Na TV, Alexis Tsipras disse não acreditar em expulsão da zona do euro, mas em um plano para ‘acabar com as esperanças de que pode haver políticas diferentes na Europa’

REUTERS e O Estado de S.Paulo

29 de junho de 2015 | 17h19

O primeiro-ministro da Grécia, Alexis Tsipras, pediu nesta segunda-feira que os gregos rejeitem um acordo de ajuda internacional no referendo de 5 de julho, ignorando alertas de que um voto pelo "não" levaria Atenas à saída da unidade monetária da Europa.

"Eu não acho que o plano deles seja expulsar a Grécia da zona do euro, mas acabar com as esperanças de que pode haver políticas diferentes na Europa", disse o primeiro-ministro em uma televisão pública.

No sábado, a negociação entre os gregos e a União Europeia fracassou diante da insistência do governo de Alexis Tsipras de realizar um referendo no dia 5 de julho para consultar a população se estariam dispostos a mais um pacote de austeridade, em troca de recursos do FMI e da UE. 

A situação ficou ainda mais tensa quando, na manhã de domingo, o Banco Central Europeu anunciou que não pretende elevar o volume de recursos do fundo que dispõe para garantir uma assistência emergencial aos bancos da Grécia. 

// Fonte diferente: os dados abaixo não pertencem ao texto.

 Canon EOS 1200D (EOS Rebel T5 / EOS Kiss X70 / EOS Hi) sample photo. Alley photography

O mecanismo europeu de apoio não foi eliminado. Mas seu teto não será alterado.

Para esta segunda-feira, ele seria de 89 bilhões de euros. Ainda que o BCE admita que está disposto a mudar sua estratégia para garantir a "sustentabilidade financeira" da Grécia, a realidade é que a Europa deu um sinal à Atenas de que não iria incrementar a ajuda. A meta era clara: criar uma pressão para que o governo de Alexis Tsipras renunciasse a seu projeto.

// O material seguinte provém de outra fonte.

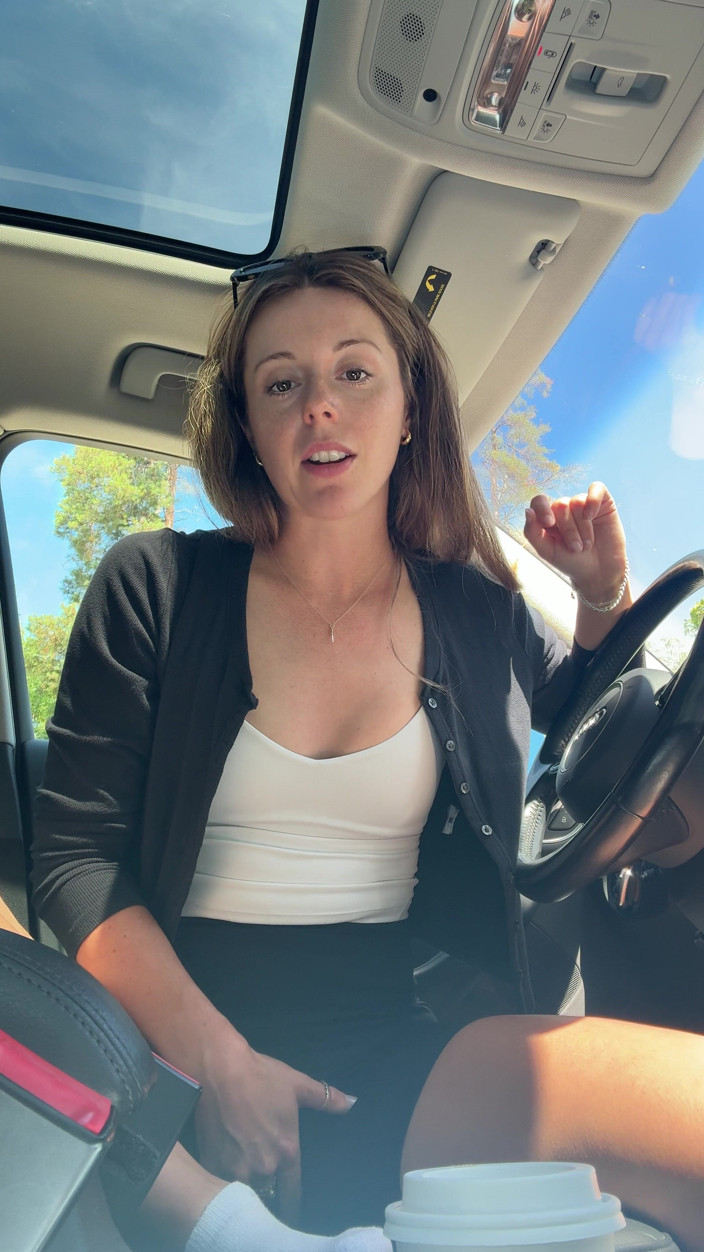 Nadia Foxx: A sexual Storytime While Masturbating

O resultado dessa medida foi a decisão em Atenas de decretar um feriado bancário e o fechamento da bolsa de valores por sete dias. Tspiras, porém, apelou à população por “calma e paciência”, enquanto milhares de pessoas faziam filas em caixas eletrônicos pelo país. Segundo ele, os depósitos estão garantidos. "Todos os depósitos, salários e aposentadorias estão garantidos", disse.